Can a person walk up to this machine without risk?

Distinct from “stopped.” A machine receiving dispatch commands with a watchdog that will resume on timeout is not safe to approach. I’ve watched this happen. Safe to approach requires: mission suspended and not silently resumable, motion commands blocked at the safety controller level, park brake applied, and state verifiable by the approaching person without a radio call – this can be measured against ISO 17757. Test by triggering the mode from every entry condition, then attempt motion via every channel. If anything moves, you’re not commissioned.

Degraded-Mode Response

When something breaks, does the machine reach a safe state deterministically?

GNSS loss, perception sensor loss, comms dropout, actuator fault — each must produce a defined safe state every time. Test by deliberate injection under load, on grade, mid-cycle. Not parked on flat ground. A GNSS dropout on a 10% loaded ramp is a fundamentally different event than one on flat ground at rest — the dynamics, the time-to-safe-state, the machine’s physical state during transition are all different. Any failure mode that produces inconsistent results across repeated injections is not commissioned. Non-deterministic safety behavior is not safety behavior.

Envelope Enforcement

Does the system keep the right things inside the box and wrong things out?
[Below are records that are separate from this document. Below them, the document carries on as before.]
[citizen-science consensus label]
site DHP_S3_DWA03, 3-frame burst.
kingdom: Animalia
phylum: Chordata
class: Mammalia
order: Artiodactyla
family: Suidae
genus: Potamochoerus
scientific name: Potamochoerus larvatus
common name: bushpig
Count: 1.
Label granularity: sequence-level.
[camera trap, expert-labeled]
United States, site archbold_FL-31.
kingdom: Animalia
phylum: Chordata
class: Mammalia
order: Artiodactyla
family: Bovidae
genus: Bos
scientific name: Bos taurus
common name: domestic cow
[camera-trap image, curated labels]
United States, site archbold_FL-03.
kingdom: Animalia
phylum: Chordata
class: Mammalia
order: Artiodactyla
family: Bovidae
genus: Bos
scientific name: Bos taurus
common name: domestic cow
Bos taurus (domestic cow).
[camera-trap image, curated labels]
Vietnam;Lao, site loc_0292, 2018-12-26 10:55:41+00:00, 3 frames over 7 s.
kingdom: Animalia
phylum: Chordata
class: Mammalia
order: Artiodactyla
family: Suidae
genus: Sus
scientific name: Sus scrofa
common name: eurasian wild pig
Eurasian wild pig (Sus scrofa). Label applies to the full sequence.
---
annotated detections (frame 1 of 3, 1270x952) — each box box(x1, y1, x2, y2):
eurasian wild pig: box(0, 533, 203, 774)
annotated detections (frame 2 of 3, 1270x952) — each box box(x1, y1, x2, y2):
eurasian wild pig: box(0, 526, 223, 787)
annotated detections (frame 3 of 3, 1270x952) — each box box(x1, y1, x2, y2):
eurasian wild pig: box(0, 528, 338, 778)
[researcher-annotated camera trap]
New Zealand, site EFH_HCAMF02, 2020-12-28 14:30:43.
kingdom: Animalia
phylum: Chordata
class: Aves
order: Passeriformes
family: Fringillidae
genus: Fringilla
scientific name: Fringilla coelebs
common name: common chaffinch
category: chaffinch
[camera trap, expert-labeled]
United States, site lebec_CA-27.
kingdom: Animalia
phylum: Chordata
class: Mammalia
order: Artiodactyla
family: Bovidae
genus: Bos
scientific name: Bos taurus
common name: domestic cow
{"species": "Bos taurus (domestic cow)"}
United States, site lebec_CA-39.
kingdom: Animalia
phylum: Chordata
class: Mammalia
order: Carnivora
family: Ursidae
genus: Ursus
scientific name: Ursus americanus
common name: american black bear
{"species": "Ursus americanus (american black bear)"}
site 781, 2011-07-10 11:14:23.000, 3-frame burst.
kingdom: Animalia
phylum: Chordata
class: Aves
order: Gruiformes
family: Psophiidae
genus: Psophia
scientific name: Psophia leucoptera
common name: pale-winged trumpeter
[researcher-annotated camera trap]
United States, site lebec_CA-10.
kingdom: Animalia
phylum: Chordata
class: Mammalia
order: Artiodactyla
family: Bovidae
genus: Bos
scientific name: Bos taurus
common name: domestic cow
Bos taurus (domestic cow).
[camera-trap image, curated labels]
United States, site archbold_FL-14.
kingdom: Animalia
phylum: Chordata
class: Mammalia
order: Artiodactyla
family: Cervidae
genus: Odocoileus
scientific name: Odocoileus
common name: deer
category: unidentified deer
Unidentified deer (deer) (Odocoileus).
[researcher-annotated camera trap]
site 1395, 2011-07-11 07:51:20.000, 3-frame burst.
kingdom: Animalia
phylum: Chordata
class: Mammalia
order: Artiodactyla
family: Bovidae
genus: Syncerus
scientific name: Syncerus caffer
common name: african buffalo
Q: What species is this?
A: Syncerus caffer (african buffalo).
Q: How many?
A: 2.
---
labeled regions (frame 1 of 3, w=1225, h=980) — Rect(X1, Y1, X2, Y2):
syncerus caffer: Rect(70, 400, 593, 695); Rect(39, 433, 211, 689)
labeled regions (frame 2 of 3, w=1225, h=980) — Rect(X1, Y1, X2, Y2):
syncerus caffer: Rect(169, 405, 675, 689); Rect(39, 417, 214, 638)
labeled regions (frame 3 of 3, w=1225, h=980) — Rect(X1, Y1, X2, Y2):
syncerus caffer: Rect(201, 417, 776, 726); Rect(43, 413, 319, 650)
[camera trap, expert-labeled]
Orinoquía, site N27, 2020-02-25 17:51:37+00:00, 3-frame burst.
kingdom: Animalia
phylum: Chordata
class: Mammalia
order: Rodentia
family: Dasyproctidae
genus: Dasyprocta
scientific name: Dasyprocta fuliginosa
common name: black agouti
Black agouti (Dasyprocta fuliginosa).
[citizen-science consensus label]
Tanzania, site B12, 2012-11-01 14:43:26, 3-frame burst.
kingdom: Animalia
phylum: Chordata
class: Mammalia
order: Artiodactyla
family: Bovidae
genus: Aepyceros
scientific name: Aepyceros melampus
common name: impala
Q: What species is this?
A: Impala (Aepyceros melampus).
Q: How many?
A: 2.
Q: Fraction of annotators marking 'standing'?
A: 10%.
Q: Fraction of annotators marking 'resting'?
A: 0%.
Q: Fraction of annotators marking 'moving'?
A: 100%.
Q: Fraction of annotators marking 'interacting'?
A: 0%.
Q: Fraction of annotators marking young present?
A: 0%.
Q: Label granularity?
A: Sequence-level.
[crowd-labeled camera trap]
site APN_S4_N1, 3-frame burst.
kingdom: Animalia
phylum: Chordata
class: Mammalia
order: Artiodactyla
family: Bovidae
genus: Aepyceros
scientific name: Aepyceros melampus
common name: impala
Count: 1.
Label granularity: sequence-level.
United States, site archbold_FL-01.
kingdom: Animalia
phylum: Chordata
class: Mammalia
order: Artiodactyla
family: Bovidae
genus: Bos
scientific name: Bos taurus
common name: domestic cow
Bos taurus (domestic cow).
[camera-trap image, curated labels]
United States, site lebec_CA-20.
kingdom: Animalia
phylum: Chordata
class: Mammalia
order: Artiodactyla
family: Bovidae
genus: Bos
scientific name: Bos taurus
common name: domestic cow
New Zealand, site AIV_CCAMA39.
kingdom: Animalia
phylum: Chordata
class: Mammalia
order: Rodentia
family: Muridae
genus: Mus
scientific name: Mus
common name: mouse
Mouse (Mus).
ODD boundaries and access control are one thread. The machine must stop before exiting its authorized envelope — geofence, speed zones, condition thresholds. If boundary logic can be defeated by GPS drift or a path planner edge case, that’s an open gap. I’ve seen geofences fail when an RTK base station resurveys and jumps position 3 meters. Your enforcement has to handle the sensor, not just the geometry. For access control, every unauthorized AOZ entry must produce a defined response. Test at detection limits — a person emerging from behind a berm in site dust conditions, not a high-vis worker standing in front of the sensor suite in daylight.

Safety commissioning is complete when every thread passes, repeatably, under production-representative conditions. Not before.

Production Commissioning

This track is explicitly iterative. Representative criteria for a haul truck ASAM: cycle time within 10–20% of manned baseline at equivalent payload and grade. Spotting accuracy under a meter. Dispatch latency under 2 seconds at peak load. Fewer than 0.5 unplanned interventions per operating hour. Availability above 85% across a month. Each can be improved post-go-live. None are reasons to halt if the safety floor holds.

From Truck Works to Shift Works

The gap between a machine that completes a cycle and a system that runs a shift is not closed by demo hours. It’s closed by structured commissioning — a safety track with a hard floor, a production track that iterates on top of it. A safety floor that’s genuinely established — not assumed, not skimmed because the demo looked good, not deferred because the schedule said go — that’s what lets you build a real operation without worrying about the foundation cracking.

The site is the test system. Commission it like you mean it.